* _Assignment 1_:
Answer these about the Raven Dial-Stanley interview page:
(a) Which initiative of the Thomas S. Kenan Institute for the Arts was the video interview series developed with?
(b) Of which tribe is Raven Dial-Stanley an enrolled member?
(c) Into which sorority was she inducted in spring of 2017?
* _Assignment 2_: Can you continue the Raven Dial-Stanley interview page from where it stops?

Interview: Raven Dial-Stanley
- by Creative Greensboro
Public Record: Greensboro’s Creatives is a video interview series that seeks to illuminate the lives of artists, makers, and creative people in Greensboro. Formed by Creative Greensboro, this project was developed in collaboration with the Thomas S. Kenan Institute for the Arts' Creative Catalyst Initiative.
Raven Dial-Stanley, is an enrolled member of the Lumbee tribe of NC. She recently graduated from the University of North Carolina at Greensboro with a degree in consumer, apparel, and retail studies with a concentration in apparel product design and a minor in new media design studies.
During Dial-Stanley’s freshman year in college she took on the role as the president of the Native American Student Association on campus. In spring of 2017 she was inducted into the sisterhood of Alpha Pi Omega Sorority, Inc., the first Native American sorority in the nation.

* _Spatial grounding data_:
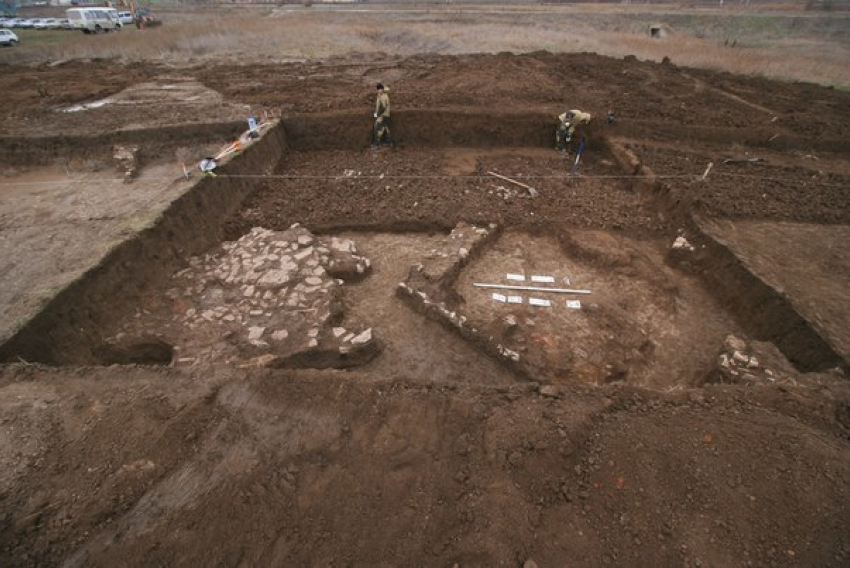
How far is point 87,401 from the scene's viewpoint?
3488mm

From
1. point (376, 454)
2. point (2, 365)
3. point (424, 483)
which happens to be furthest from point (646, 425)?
point (2, 365)

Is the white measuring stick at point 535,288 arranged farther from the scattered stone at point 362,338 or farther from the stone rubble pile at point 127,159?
the stone rubble pile at point 127,159

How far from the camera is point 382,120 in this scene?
9406 millimetres

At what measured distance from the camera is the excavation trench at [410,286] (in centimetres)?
478

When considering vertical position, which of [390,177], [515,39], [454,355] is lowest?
[454,355]

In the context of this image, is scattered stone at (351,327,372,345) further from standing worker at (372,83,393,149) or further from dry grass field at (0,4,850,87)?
dry grass field at (0,4,850,87)

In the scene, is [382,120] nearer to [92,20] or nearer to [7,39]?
[7,39]

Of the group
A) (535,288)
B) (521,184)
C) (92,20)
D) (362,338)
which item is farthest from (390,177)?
(92,20)

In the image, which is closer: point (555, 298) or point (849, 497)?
point (849, 497)

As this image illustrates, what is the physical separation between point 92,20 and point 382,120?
984 inches

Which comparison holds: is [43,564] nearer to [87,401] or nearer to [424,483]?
[87,401]

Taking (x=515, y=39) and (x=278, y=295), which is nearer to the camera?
(x=278, y=295)

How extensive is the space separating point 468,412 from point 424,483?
71 centimetres

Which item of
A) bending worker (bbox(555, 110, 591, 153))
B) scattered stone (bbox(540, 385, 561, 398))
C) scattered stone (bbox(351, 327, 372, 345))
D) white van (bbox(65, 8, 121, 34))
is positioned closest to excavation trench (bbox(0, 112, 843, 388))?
scattered stone (bbox(351, 327, 372, 345))
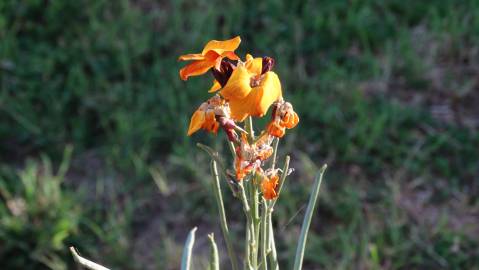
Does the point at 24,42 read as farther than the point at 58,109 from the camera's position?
Yes

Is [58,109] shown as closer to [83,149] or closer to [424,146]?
→ [83,149]

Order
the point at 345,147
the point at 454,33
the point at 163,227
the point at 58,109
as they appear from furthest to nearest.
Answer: the point at 454,33 < the point at 58,109 < the point at 345,147 < the point at 163,227

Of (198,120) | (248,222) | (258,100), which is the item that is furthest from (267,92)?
(248,222)

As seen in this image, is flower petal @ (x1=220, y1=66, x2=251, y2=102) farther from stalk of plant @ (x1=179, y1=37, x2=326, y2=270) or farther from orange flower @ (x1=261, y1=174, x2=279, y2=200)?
orange flower @ (x1=261, y1=174, x2=279, y2=200)

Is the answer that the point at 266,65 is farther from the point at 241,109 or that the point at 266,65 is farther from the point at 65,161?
the point at 65,161

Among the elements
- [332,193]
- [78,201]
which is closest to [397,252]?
[332,193]


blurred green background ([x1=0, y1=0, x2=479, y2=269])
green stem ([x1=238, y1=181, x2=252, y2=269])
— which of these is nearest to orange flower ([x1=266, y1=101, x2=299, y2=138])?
green stem ([x1=238, y1=181, x2=252, y2=269])

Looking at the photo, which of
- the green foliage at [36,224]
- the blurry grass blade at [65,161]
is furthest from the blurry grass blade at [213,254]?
the blurry grass blade at [65,161]

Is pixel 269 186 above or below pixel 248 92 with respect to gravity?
below
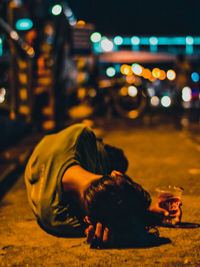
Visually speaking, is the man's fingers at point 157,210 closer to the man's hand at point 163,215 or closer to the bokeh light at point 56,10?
the man's hand at point 163,215

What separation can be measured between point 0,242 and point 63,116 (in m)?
11.7

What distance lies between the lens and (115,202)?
3.33 m

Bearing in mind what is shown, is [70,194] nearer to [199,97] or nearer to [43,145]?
[43,145]

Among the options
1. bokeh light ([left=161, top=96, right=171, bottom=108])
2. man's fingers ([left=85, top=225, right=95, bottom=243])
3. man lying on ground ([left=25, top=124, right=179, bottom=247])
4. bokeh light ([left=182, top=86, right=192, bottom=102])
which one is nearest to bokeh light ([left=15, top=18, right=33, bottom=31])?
man lying on ground ([left=25, top=124, right=179, bottom=247])

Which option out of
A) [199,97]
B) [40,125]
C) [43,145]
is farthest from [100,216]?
[199,97]

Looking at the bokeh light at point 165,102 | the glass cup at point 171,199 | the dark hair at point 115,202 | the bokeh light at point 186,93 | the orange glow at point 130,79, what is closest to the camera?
the dark hair at point 115,202

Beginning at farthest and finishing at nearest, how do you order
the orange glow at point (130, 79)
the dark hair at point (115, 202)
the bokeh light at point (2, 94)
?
the orange glow at point (130, 79)
the bokeh light at point (2, 94)
the dark hair at point (115, 202)

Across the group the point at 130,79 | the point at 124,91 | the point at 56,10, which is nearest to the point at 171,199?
the point at 56,10

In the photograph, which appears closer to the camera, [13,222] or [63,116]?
[13,222]

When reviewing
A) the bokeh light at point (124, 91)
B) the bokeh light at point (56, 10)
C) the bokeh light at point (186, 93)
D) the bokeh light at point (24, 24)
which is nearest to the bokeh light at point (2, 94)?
the bokeh light at point (24, 24)

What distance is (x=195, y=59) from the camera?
5228 cm

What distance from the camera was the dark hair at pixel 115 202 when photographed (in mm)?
3330

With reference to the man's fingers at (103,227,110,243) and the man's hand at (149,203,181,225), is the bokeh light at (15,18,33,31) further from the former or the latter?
the man's fingers at (103,227,110,243)

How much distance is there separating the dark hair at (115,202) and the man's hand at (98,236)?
52 mm
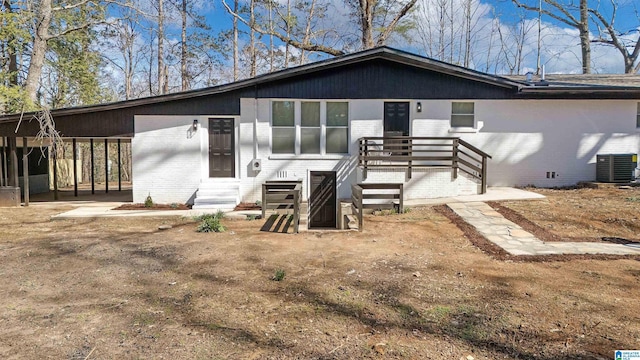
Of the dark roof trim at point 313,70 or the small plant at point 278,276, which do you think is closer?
the small plant at point 278,276

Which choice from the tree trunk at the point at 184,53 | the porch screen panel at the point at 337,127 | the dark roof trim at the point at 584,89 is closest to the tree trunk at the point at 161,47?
the tree trunk at the point at 184,53

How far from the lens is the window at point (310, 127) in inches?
423

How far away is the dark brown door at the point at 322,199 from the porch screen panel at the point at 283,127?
121cm

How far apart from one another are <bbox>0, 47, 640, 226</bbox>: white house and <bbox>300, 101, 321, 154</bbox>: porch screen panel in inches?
1.2

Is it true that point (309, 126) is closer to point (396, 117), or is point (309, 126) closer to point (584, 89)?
point (396, 117)

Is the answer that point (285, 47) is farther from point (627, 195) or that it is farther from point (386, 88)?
point (627, 195)

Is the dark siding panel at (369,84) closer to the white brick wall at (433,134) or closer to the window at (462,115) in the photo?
the white brick wall at (433,134)

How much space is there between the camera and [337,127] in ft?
35.5

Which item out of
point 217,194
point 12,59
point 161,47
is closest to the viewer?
point 217,194

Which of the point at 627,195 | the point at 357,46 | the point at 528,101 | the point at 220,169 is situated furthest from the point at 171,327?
the point at 357,46

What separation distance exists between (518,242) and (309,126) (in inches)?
262

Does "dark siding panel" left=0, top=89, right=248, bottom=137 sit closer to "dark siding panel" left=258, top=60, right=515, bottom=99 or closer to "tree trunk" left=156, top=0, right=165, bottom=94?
"dark siding panel" left=258, top=60, right=515, bottom=99

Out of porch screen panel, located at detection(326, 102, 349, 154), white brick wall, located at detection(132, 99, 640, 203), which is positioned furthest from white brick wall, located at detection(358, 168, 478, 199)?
porch screen panel, located at detection(326, 102, 349, 154)

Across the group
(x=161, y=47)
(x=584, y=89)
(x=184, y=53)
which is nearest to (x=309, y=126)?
(x=584, y=89)
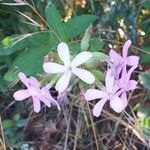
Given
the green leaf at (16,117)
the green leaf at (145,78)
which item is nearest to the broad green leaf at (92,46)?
the green leaf at (145,78)

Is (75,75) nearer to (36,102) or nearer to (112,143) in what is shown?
(36,102)

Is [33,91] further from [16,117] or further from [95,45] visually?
[16,117]

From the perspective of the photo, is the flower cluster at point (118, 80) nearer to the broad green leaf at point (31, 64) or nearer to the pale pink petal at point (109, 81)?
the pale pink petal at point (109, 81)

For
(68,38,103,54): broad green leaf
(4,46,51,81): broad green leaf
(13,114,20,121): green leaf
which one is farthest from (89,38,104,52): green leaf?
(13,114,20,121): green leaf

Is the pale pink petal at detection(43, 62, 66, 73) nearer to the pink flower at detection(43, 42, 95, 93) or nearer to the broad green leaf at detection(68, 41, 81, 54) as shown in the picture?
→ the pink flower at detection(43, 42, 95, 93)

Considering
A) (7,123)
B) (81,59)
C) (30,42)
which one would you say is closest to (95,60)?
(81,59)

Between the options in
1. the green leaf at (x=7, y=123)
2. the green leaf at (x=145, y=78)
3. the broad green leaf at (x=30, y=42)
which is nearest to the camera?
the broad green leaf at (x=30, y=42)
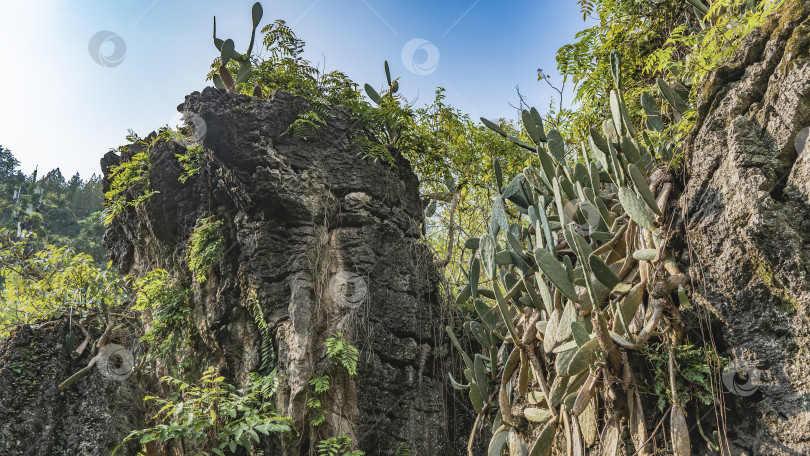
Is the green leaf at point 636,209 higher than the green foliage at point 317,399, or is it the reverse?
the green leaf at point 636,209

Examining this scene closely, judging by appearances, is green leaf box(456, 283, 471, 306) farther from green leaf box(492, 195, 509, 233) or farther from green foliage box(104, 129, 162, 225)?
green foliage box(104, 129, 162, 225)

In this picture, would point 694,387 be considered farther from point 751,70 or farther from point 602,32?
point 602,32

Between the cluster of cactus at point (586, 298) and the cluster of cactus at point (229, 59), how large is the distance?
116 inches

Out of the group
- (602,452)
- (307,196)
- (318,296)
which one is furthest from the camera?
(307,196)

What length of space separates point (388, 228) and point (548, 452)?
2453 mm

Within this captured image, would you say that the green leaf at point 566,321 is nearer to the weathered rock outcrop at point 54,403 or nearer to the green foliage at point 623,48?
the green foliage at point 623,48

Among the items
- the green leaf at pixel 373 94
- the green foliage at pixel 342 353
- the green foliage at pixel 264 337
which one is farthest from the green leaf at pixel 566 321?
the green leaf at pixel 373 94

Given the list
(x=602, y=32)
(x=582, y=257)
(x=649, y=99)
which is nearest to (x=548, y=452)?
(x=582, y=257)

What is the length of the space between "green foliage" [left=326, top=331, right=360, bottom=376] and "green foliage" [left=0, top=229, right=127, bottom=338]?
272 centimetres

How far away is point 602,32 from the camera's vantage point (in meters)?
4.52

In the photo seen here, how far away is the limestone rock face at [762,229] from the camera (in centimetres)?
198

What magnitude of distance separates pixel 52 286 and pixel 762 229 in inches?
243

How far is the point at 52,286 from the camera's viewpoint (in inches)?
208

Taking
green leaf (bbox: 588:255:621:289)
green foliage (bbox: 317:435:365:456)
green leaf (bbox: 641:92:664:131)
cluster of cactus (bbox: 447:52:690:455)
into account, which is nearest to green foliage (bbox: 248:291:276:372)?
green foliage (bbox: 317:435:365:456)
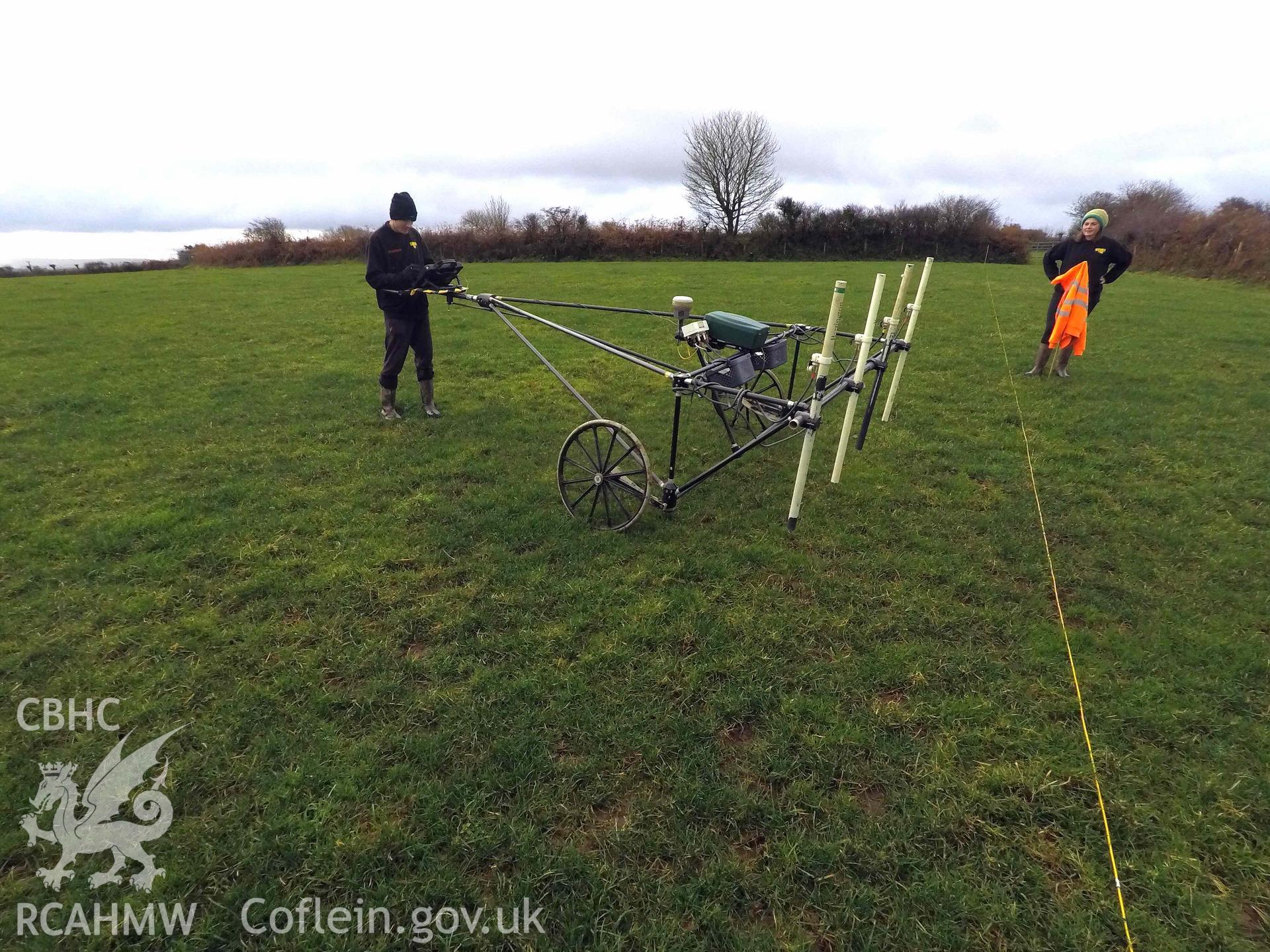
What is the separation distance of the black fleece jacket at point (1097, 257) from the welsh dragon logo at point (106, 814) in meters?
9.83

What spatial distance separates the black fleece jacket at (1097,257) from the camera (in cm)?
759

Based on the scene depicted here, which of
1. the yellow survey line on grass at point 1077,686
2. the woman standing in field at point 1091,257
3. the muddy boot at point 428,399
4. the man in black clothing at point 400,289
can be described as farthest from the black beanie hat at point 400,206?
the woman standing in field at point 1091,257

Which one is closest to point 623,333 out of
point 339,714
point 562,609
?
point 562,609

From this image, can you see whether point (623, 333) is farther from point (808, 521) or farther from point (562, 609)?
point (562, 609)

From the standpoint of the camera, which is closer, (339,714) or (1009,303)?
(339,714)

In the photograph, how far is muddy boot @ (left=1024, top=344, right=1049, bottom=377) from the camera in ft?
27.7

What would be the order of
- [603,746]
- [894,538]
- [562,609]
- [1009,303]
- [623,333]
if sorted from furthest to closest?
[1009,303] < [623,333] < [894,538] < [562,609] < [603,746]

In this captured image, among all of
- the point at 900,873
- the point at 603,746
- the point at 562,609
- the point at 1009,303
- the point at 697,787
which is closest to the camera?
the point at 900,873

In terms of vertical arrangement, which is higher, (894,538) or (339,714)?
(894,538)

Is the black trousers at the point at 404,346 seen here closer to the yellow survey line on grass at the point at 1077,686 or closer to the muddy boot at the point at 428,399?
the muddy boot at the point at 428,399

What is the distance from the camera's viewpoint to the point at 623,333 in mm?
12484

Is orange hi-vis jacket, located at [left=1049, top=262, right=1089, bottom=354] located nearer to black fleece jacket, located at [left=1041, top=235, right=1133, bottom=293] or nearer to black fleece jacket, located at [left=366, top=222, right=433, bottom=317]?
black fleece jacket, located at [left=1041, top=235, right=1133, bottom=293]

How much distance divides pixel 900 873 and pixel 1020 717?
118 cm

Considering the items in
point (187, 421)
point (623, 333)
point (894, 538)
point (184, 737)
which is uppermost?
point (623, 333)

* _Expected answer 1_:
(a) The Creative Catalyst Initiative.
(b) The Lumbee tribe of NC.
(c) Alpha Pi Omega Sorority, Inc.

* _Expected answer 2_:
In February 2018, Dial-Stanley became Miss Indian North Carolina. In this role she served as an ambassador for all eight tribes and four organizations in North Carolina (Lumbee, Cherokee, Coharie, Meherrin, Waccamaw-Siouan, Occaneechi- Saponi, Sappony, Haliwa-Saponi and Guilford Native American Association, Metrolina Native American Association, Triangle Native, and Cumberland County Association of Indian People), numbering more than 122,000 people. As an ambassador she promoted her platform “Empowered Woman, Empower Women,” teaching the importance of woman empowerment as indigenous people were originally a matrilineal society.
Dial-Stanley currently volunteers for the Indian Education program in her community teaching indigenous art and speaking to youth about the positivity of cultural identity. She has also done various performances for Bank of America’s Native American Professional Network, educating the employees of indigenous relevancy. For the past three years she has been an artist for Creative Native Lumbee Artist, selling her art across the state of North Carolina.
In the interview, Dial-Stanley discusses her work as an intern with Lee, the significance of her heritage, and why art is her medicine.
This portrait of Dial-Stanley was made before her graduation on the UNC Greensboro campus.